Many players have decided to take advantage of Blockchain technology to offer an improved customer experience. For example, you can discover the different stages of a product’s life through a QR code. Labeyrie announced in November 2019 a partnership with IBM to implement a Blockchain to better control information along the taming chain. This project comes to life around two of the brand’s flagship products, “the large Norwegian Arctic Circle smoked salmon 4 slices” and “the Norwegian smoked salmon 4 slices”. The information written in the Blockchain can be read using a QR code located on the packaging package. The consumer, by scanning it, has access to a lot of information about the product such as the farm where it was raised, the food with which it was fed, any treatments it may have received, the date it was prepared, etc. Confidence in the accuracy of this information comes from the fact that each actor in the supply chain is responsible for the data they enter in the Blockchain since it is dated and signed. Nevertheless, it is here that an important point should be stressed: it is not possible a priori to certify the accuracy of the information entered in the Blockchain. The only certainty offered by Blockchain technology is that once registered, the information can no longer be altered. For example, there is nothing to prevent a dishonest intermediary from entering incorrect information about the origin of the salmon. On the other hand, will he do so if he knows that the day a scandal breaks out, we can trace it back to him? If he cannot answer in the negative with certainty, it can be agreed that he will think about it at least twice.

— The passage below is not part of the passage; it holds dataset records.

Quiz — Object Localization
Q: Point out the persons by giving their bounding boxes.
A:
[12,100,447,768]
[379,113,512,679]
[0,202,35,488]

Despite this restriction, implementing a Blockchain allows brands to launch a global reflection on the digitalization of their supply chains and to make the different stakeholders work together towards a common objective. Blockchain technology is thus transformed into a test laboratory to test innovative solutions in order to improve the traceability of information. For example, diamond dealer De Beers has developed Tracr a Blockchain technology to authenticate the origin and authenticity of a diamond through its characteristics providing it with a unique signature. This platform makes it possible, on the one hand, to fight against blood diamonds and, on the other hand, against possible forgeries or imitations, thereby preserving the brand’s image.

The globalization of supply chains that emerged in the second half of the 20th century has led to an increasing complexity of supply chains, making the notion of the “origin” of a consumer object more and more complex. This phenomenon, accentuated by the many health and social scandals and greater consumer demand, has resulted in a breakdown in the bonds of trust between brands and consumers. To address this, Blockchain technology, whose fundamental principles are based on the decentralization of trust and the inviolability of the information contained therein, offers an appropriate solution to accelerate the digital transformation of supply chains.